Fostering a compliance culture in the European banking system

Blog post by Edouard Fernandez-Bollo, Member of the Supervisory Board of the ECB, and Pedro Gustavo Teixeira, Director General SSM Governance and Operations

Frankfurt am Main, 14 May 2021


The establishment of the Single Supervisory Mechanism (SSM) introduced many tools for effectively supervising banks at the European level. One of those tools, which is possibly not always highlighted enough, allows the ECB to impose sanctions on supervised banks that fail to comply with prudential requirements. This power of the ECB was conceived in the SSM founding regulation as one of the preconditions for European banking supervision to be credible and impactful. In particular, our sanctioning power is expected to foster a culture of prudential compliance among institutions subject to European regulatory requirements and the ECB’s supervision.

That is why sanctions are part of the ECB supervisory toolkit, together with enforcement measures which, unlike sanctions, can only be used when a breach of prudential requirements is still ongoing. The aim of these tools is threefold.

First, they contribute to effective supervision: direct enforcement powers help the ECB ensure and restore compliance with prudential requirements. This, in turn, creates confidence in the soundness of the banking system and promotes its stability.

Second, they stop banks benefiting from breaching prudential requirements: non-compliance should not provide undue benefits to banks, including competitive advantages.

Third, and very importantly from a prudential forward-looking point of view, the deterrence penalties discourage banks from committing similar breaches in the future, which promotes a compliance culture in the banking system and thus contributes to its stability.

* [Entries]
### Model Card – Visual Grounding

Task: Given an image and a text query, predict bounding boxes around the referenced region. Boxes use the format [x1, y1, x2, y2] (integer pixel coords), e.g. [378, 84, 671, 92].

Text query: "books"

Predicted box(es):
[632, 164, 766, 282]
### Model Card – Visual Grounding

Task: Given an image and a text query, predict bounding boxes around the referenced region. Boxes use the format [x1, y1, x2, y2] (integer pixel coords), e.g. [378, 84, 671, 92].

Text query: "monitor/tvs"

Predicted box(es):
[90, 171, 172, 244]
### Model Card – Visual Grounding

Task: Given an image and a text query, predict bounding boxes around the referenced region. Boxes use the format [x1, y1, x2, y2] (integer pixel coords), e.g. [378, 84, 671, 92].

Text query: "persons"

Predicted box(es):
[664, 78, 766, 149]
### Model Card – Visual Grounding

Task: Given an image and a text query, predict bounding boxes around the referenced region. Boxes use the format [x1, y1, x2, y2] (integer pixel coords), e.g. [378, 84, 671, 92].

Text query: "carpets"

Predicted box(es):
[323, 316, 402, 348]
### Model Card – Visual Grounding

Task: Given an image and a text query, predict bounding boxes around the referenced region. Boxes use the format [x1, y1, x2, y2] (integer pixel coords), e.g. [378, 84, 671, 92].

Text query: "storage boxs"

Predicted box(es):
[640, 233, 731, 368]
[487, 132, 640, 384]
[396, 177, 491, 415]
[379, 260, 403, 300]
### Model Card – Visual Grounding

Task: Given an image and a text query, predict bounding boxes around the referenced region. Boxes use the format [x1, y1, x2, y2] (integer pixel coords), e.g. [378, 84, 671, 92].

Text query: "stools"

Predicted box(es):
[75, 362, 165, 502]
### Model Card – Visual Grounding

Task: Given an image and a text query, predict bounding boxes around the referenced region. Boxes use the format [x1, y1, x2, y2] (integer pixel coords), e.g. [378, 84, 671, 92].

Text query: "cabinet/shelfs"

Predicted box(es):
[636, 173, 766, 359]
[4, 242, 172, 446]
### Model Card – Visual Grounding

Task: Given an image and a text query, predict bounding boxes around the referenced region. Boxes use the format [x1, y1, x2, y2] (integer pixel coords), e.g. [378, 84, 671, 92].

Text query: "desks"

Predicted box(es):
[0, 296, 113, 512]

* [Written tasks]
1. Reproduce the stretch of the ECB blog post from "Frankfurt am Main, 14" through "the ECB’s supervision.".
2. Answer these questions from the ECB blog post.
(a) In what city and on what date was it published?
(b) Unlike sanctions, when can enforcement measures be used?
(c) What does the third aim say deterrence penalties discourage banks from doing?
Rely only on the ECB blog post for these.

* [Task results]
1.
Frankfurt am Main, 14 May 2021


The establishment of the Single Supervisory Mechanism (SSM) introduced many tools for effectively supervising banks at the European level. One of those tools, which is possibly not always highlighted enough, allows the ECB to impose sanctions on supervised banks that fail to comply with prudential requirements. This power of the ECB was conceived in the SSM founding regulation as one of the preconditions for European banking supervision to be credible and impactful. In particular, our sanctioning power is expected to foster a culture of prudential compliance among institutions subject to European regulatory requirements and the ECB’s supervision.

2.
(a) Frankfurt am Main, 14 May 2021.
(b) Only when a breach of prudential requirements is still ongoing.
(c) Committing similar breaches in the future.